There has been a lot of concern about UUIDs as the primary identifier in certain circumstances. In the context of ongoing operations, there are a number of areas where people transact in identifiers in analog ways. The purpose of this thought piece is to call out a few types of identifiers that are in use in library systems, note some of their properties and what circumstances they are useful in, and to call for deliberate choices when choosing an identifier for any particular type of record based on the context in which it is used.

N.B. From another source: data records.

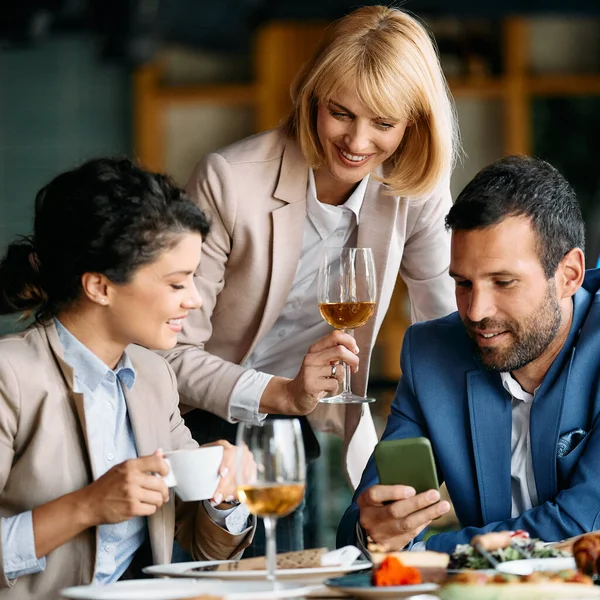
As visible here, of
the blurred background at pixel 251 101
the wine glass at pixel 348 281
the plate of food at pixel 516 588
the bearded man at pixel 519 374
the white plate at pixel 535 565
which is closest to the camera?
the plate of food at pixel 516 588

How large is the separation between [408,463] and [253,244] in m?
0.95

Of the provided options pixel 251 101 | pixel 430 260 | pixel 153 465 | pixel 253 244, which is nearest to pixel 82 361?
pixel 153 465

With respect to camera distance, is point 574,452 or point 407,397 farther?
point 407,397

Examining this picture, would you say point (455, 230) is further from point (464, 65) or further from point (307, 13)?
point (464, 65)

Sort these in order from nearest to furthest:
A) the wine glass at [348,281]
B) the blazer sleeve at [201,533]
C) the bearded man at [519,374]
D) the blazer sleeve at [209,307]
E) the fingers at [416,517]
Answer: the fingers at [416,517] → the blazer sleeve at [201,533] → the bearded man at [519,374] → the wine glass at [348,281] → the blazer sleeve at [209,307]

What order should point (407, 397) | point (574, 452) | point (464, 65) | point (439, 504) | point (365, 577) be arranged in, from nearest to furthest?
point (365, 577)
point (439, 504)
point (574, 452)
point (407, 397)
point (464, 65)

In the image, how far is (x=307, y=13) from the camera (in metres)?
4.50

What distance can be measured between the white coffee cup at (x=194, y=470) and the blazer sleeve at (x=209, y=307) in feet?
2.60

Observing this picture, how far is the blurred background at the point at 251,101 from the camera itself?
609cm

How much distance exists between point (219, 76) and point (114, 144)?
0.70 metres

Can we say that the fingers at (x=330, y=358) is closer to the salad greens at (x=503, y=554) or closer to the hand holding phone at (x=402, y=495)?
the hand holding phone at (x=402, y=495)

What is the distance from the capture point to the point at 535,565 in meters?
1.55

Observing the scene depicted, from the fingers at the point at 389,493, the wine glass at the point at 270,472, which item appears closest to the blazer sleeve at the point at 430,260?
the fingers at the point at 389,493

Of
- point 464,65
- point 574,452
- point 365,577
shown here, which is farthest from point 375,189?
point 464,65
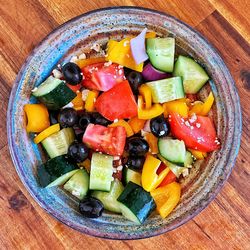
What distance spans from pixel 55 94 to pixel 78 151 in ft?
0.50

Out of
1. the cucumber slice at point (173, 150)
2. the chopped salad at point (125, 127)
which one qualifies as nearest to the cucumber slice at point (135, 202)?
the chopped salad at point (125, 127)

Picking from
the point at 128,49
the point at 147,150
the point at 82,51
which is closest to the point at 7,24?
the point at 82,51

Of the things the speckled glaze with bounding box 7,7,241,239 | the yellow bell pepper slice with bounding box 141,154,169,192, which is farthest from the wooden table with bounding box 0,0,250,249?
the yellow bell pepper slice with bounding box 141,154,169,192

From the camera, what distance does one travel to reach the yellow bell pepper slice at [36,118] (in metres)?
1.24

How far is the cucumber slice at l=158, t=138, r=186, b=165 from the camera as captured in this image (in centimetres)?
119

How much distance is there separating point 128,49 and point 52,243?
21.9 inches

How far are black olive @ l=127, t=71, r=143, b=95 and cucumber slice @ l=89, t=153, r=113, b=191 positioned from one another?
195 mm

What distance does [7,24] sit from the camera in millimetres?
1329

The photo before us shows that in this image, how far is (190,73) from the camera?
124 cm

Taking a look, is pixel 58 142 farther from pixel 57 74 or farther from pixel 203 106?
pixel 203 106

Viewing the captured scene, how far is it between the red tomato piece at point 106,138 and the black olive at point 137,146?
0.07 ft

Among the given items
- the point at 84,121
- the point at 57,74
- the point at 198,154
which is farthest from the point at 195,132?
the point at 57,74

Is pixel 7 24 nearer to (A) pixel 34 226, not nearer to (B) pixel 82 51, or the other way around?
(B) pixel 82 51

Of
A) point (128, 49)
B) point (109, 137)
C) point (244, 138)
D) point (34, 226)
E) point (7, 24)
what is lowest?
point (244, 138)
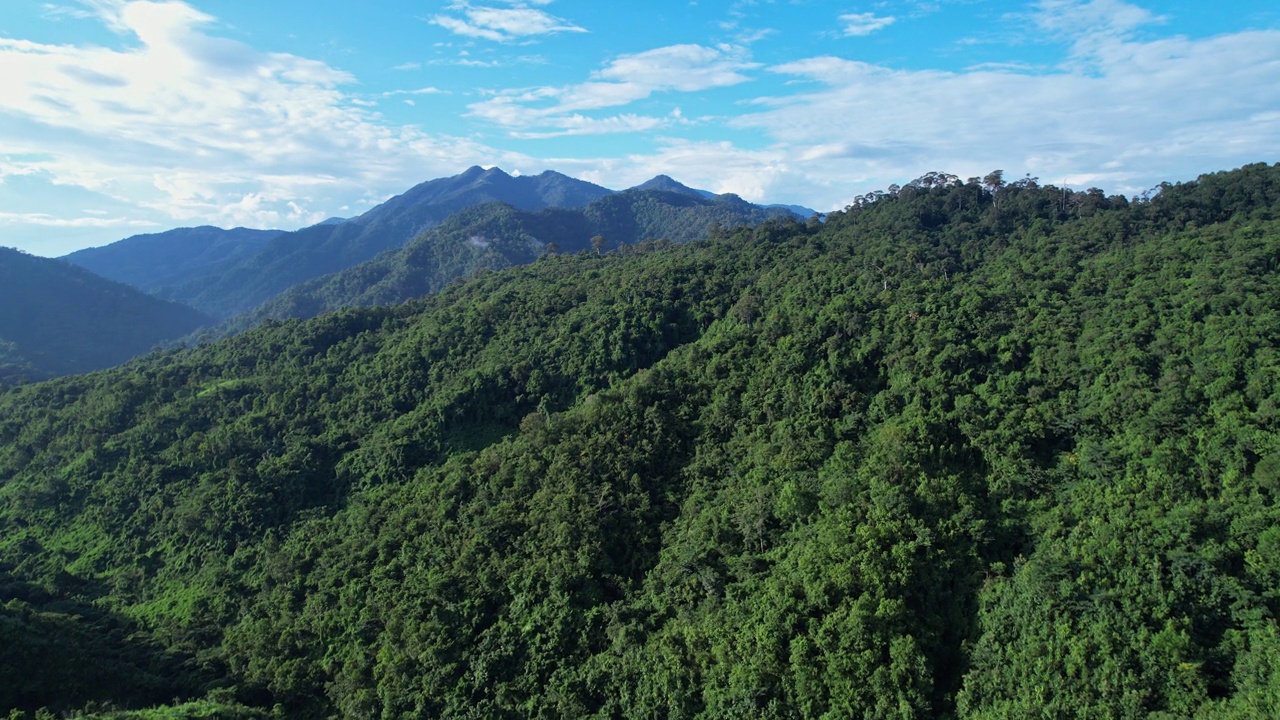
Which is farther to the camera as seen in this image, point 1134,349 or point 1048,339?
point 1048,339

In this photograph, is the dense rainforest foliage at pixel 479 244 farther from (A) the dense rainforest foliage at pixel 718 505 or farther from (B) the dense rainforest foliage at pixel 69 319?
(A) the dense rainforest foliage at pixel 718 505

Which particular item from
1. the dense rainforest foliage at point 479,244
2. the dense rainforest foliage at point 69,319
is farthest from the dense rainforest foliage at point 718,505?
the dense rainforest foliage at point 479,244

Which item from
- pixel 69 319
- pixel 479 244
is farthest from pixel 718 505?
pixel 69 319

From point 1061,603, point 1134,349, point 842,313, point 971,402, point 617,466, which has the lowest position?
point 1061,603

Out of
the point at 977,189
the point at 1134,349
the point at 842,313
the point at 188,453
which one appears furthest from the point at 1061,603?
the point at 977,189

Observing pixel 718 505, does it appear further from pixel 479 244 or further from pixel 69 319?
pixel 69 319

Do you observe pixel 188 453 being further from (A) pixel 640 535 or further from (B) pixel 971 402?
(B) pixel 971 402
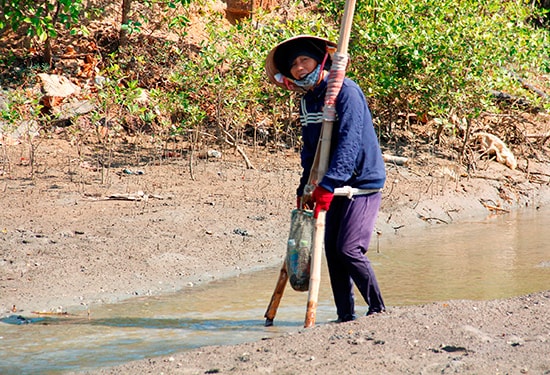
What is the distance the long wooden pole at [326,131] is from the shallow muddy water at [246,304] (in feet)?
1.45

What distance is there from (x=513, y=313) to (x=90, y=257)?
3.42 metres

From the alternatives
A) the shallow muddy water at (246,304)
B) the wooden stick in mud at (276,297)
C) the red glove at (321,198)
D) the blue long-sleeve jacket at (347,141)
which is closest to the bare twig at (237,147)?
the shallow muddy water at (246,304)

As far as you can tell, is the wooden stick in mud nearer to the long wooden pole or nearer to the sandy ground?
the long wooden pole

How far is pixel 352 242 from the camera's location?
4977 mm

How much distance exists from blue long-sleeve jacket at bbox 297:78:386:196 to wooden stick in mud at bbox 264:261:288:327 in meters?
0.55

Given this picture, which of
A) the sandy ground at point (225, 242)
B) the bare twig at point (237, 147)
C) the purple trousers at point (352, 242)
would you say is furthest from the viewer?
the bare twig at point (237, 147)

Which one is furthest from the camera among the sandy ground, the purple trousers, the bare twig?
the bare twig

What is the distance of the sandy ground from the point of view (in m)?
4.22

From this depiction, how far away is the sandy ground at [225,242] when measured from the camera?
4.22 meters

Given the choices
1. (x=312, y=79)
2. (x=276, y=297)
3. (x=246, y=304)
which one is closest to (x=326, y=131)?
(x=312, y=79)

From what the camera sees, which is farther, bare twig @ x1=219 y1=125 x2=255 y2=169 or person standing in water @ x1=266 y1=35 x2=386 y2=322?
bare twig @ x1=219 y1=125 x2=255 y2=169

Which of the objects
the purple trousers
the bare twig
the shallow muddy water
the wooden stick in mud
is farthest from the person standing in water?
the bare twig

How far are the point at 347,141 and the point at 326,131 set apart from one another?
18 centimetres

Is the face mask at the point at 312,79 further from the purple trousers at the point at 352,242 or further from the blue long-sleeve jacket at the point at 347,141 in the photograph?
the purple trousers at the point at 352,242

By way of context for this discussion, the ways in which libraries and their patrons and partners transact in identifiers is not to be minimized. For example, when people need to unambiguously reference a specific bibliographic record they will jot down that bib id or read it over the phone. This happens all the time, when troubleshooting, helping a patron, and similar circumstances. In the context of migration, there is a concern that we already have identifiers for many records and the relationships (in the RDBMS sense) between records are already encoded with these, translating to UUIDs is a potential source of error. Libraries also often use identifiers to in constructing persistent identifiers for bib records or to coordinate with external systems. For example, bib ids are used in persistent identifiers in the public catalog for patrons to have persistent links, for professors to make reading lists, etc. Changing these, even their format, has repercussions outside of the library.
There are three basic types of identifiers that are of interest:
These are alphanumeric codes, typically short in length, which are defined by hand. There may be some system defaults for a specific code and the implementing site may define more.
Useful cases are when there are a relatively small number of such things. Item status code, borrower types, location codes, donor codes often fit this description. The codes often serve as a valuable local shorthand, whether for operational reference or making SQL queries of the data. The display labels corresponding to the codes may change over time as the context of their display changes, but operational references to these codes are stable and staff learn them quickly.
Identifiers which start with a number and automatically increment as assigned. These are used almost universally for bibliographic records, for example. (Variations would include accession numbers that might begin with a year.) These allow unambiguous reference over time by humans and between systems.
See post 7 below by @peter ]
128-bit integers with a particular pattern of alphanumeric display. These are convenient from the software perspective as they can be generated without reference to existing storage, but are miserable for humans to transact in. From that perspective, they are most suitable for cases where humans do not use the identifier directly. For example, transactional records like loans. A UUID makes good sense here: the humans looking for the loan will typically be looking for the patron or for the item in the loan, often by barcode in either case, and I believe rarely if ever need to make direct analog references to the loan record itself.
So far UUIDs have been used as the primary identifiers. One appealing feature of the UUID is that it is Universally Unique. However, in order to resolve any UUID in FOLIO, one would need to know what type of object it refers to and which tenant it belongs to in order to query the correct storage module. (Or to query each by brute force.) Any message pointing to an object would need to carry enough contextual information to identify the address of the storage module where that object can be found. So the universally unique attribute would seem to be less important, and the main concern would be uniqueness within that storage module.
There has been talk about accommodating human-readable IDs as a secondary identifier, tracked in parallel with the UUIDs. It’s not clear that two parallel identifiers for record types that need something human-readable is a desirable. It’s a form of double-entry of data. And for those operations where the human-readable identifier is useful, APIs would either need to support operations based on both identifiers, or there would always be some lookup involved. In short, we would be talking about adding human-readable identifiers as an afterthought for those records where it is needed, and that would seem to introduce some unnecessary complexity, assuming that the previous conclusion about uniqueness within the storage module holds.
Where does this line of thinking lead?
My current view is that any three of these types of identifiers could be suitable for a given record type, given the manner in which they are used. A desirable approach might be, for any given record type, to determine the type of primary identifier based on the context in which that identifier will be used. This could come out of discussion between the developers and the relevant SIG. RMB might be extended to allow for the type of identifier to be specified by the developer, and that would be reflected in the relevant JSON schema.
I am happy to discuss and to have holes poked in the above.